For all Julie Bindel knows the people that were murdered may have been born female but presenting as male.
So legally it’s quite possible that she only killed men, no women. In which case this would be an instance of a woman mass murdering men… which I’m sure would be applauded in some quarters.
The law might be obliged to view this case quite differently from how normal sensible people view it.

Last edited 2 years ago by William Shaw
Susan Lundie
Susan Lundie
2 years ago
Reply to  William Shaw

And I think it’s quite possible you are posting rubbish. Perhaps you’d like to reread the article. Did you do so yet, or did you simply note who the writer was and skim a few phrases? Do let us know your justification for imagining these murders of women in 1963, 1985 and again in February of this year (who had a daughter who has spoken about her mother at the funeral) are likely to have been “presenting” as male.

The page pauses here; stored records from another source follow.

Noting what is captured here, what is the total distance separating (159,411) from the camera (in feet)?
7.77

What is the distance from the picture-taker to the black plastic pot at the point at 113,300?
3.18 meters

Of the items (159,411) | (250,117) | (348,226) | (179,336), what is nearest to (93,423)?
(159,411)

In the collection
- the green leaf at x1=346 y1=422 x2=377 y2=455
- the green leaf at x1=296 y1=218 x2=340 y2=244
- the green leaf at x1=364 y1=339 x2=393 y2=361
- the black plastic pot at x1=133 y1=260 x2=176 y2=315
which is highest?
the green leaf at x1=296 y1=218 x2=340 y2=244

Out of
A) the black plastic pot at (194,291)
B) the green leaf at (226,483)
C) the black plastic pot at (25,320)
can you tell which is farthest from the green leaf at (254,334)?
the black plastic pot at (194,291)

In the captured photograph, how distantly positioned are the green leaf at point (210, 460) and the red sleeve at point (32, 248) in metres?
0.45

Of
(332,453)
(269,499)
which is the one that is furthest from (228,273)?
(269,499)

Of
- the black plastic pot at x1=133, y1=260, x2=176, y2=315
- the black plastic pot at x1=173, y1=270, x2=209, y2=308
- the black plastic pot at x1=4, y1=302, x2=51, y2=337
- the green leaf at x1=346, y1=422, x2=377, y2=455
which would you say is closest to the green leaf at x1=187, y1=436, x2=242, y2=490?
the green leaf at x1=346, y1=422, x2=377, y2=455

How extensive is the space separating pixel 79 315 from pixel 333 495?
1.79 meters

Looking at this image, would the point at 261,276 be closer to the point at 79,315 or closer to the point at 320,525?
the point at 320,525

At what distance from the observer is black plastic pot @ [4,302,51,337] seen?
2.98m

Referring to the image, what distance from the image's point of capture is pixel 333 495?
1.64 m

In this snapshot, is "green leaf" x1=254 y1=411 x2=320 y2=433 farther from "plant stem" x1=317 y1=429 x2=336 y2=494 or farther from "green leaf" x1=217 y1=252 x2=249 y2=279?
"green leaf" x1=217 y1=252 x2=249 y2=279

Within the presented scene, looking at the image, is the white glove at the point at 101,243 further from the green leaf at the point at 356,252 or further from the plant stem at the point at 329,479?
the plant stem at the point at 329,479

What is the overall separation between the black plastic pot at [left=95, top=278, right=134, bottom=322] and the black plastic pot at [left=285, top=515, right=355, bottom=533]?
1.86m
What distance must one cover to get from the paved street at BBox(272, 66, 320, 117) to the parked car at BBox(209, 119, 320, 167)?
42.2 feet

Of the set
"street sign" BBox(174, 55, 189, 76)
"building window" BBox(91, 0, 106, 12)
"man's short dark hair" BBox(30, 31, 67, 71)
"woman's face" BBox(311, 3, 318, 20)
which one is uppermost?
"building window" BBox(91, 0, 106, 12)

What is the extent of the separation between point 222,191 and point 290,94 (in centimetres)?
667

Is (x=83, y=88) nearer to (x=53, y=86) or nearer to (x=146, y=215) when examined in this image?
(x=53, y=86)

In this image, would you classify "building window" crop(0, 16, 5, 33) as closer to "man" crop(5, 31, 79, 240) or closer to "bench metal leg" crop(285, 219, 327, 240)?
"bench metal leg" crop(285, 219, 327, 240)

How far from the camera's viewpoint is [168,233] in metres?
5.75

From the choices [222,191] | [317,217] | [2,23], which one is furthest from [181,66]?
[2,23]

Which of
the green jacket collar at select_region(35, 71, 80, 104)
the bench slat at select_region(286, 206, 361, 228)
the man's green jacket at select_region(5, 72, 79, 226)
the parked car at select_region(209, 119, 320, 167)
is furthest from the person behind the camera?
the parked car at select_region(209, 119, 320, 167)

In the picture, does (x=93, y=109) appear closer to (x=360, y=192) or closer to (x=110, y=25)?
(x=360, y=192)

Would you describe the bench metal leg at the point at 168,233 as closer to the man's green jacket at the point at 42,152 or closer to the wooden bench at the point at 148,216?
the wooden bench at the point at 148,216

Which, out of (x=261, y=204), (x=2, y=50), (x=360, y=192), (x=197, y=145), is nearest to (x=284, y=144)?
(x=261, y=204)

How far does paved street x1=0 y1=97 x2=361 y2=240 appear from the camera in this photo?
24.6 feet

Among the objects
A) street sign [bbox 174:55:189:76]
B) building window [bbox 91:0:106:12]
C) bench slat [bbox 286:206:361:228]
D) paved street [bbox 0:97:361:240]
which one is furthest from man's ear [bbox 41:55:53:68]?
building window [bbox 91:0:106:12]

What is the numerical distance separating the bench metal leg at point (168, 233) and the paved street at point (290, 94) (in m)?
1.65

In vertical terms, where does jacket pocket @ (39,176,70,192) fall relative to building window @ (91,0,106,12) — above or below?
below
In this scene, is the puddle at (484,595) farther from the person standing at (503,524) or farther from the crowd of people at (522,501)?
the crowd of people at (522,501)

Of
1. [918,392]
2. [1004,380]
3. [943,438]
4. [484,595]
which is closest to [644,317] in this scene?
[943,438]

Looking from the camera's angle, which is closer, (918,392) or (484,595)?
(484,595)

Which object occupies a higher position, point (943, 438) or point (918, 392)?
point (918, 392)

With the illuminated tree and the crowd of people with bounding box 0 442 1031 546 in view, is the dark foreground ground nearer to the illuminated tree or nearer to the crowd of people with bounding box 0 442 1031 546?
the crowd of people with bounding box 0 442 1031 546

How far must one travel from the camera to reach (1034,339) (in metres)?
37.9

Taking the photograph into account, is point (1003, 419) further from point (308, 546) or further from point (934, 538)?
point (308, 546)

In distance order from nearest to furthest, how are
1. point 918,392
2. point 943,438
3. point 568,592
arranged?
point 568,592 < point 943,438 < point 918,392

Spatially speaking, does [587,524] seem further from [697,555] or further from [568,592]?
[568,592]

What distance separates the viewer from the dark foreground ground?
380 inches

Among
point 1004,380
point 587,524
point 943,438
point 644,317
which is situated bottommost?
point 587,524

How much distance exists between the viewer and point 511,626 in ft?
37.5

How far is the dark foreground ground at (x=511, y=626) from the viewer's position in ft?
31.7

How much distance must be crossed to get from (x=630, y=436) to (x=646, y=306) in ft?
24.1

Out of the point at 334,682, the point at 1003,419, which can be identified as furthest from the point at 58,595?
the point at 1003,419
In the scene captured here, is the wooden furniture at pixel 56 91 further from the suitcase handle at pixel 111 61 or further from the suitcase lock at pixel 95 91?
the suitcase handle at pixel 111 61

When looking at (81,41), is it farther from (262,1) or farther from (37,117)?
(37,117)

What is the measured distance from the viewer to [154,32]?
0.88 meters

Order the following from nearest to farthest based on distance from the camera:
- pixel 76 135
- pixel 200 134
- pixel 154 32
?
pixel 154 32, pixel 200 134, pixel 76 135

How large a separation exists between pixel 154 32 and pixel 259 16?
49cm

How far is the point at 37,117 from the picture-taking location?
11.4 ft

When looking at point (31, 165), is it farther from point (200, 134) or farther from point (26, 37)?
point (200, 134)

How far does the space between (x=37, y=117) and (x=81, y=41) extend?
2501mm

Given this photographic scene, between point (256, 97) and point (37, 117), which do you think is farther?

Last edited 2 years ago by Susan Lundie
William Shaw
William Shaw
2 years ago
Reply to  Susan Lundie

Have you never read about those who transition from female-to-male but retain a female reproductive system so they can bear a child? There have been at least of couple of instances in the news. It’s a crazy mixed up world and as unlikely as it seems what I wrote, tongue in cheek, is hypothetically possible.
The legal situation could also be similarly bizarre.
The point is that based on this new normal of people claiming to be the opposite sex, none of us can assume anything.

Art Johnston
Art Johnston
2 years ago
Reply to  William Shaw

You may not be able to make any decisions without twisting reality into pretzels, and maybe the legal system no longer (in some countries, apparently) is able to distinguish between males and females.
But a reasonable person can.

Philip Stott
Philip Stott
2 years ago

That doesn’t look very dangerous to me.
I’m fairly sure one of Julie’s butch fellow travellers will have snapped it like a twig once word gets around.